Anyone who would tune into the Legislature's budget conference committee sessions this week expecting to learn how the 2013-14 budget is shaping up would be disappointed.
The committee is going through the budget item by item, at least those items where the Assembly's Democrats and the Senate's Democrats differ, but anything more than slightly controversial is being "left open."
That's political speak for those items that will not be resolved in public but rather behind closed doors, with the largest left to Gov. Jerry Brown and the Legislature's top leaders.
The committee's public sessions are aimed at maintaining the fiction that writing the budget - more than $200 billion in all forms of spending - is an open process. Their major value, really, is to provide clues to the many conflicts that linger just 10 days before the constitutional deadline for enactment.
Once, that June 15 deadline meant virtually nothing. But three years ago, voters passed a constitutional amendment that lowered the two-thirds vote requirement for budgets to a simple majority, thus giving Democrats total control. It also said legislators' salaries would be cut off if they didn't meet the deadline.
The unintended consequence was to compress the budget process, leaving less time for governors and legislators to work out differences, even though they are now just among Democrats.

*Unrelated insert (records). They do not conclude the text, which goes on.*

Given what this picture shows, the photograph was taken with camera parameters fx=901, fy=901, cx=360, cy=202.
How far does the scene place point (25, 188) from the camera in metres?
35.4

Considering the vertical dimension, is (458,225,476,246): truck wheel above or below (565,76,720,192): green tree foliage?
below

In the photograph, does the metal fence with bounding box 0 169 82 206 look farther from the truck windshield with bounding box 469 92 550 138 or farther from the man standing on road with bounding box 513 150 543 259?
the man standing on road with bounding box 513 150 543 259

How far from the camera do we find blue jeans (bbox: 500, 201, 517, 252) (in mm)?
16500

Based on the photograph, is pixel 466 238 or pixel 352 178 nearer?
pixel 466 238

The biggest conflict is the overall size of the budget, with the legislative versions assuming $3 billion-plus more in revenues than Brown's version and spending nearly $2 billion more. But while Democratic legislators want to spend more, they disagree, rather sharply, on where the extra spending should go.
So in one sense, it's a two-way conflict, while in another it's a three-sided wrangle, as the desultory discussions within the conference committee have made apparent.
The Democratic contingent on the committee is dominated by very liberal legislators who've repeatedly pleaded for more health and welfare spending while Brown's point man, Michael Cohen, has repeatedly warned legislators about making overly optimistic revenue assumptions.
In addition to the macro-conflicts over income and outgo, there are many specific differences that will be difficult to resolve before June 15, with overhauling how state school money is allocated the biggest, both financially and politically.
Brown wants to shift more money to school districts with large numbers of poor and/or English learner students, and while the Senate's leaders appear willing to go along, albeit with some tweaks, the Assembly's Democrats are clearly less willing and don't want the issue in the budget process at all.
Brown may be learning that dealing with his fellow Democrats on the budget is no easier than dealing with Republicans.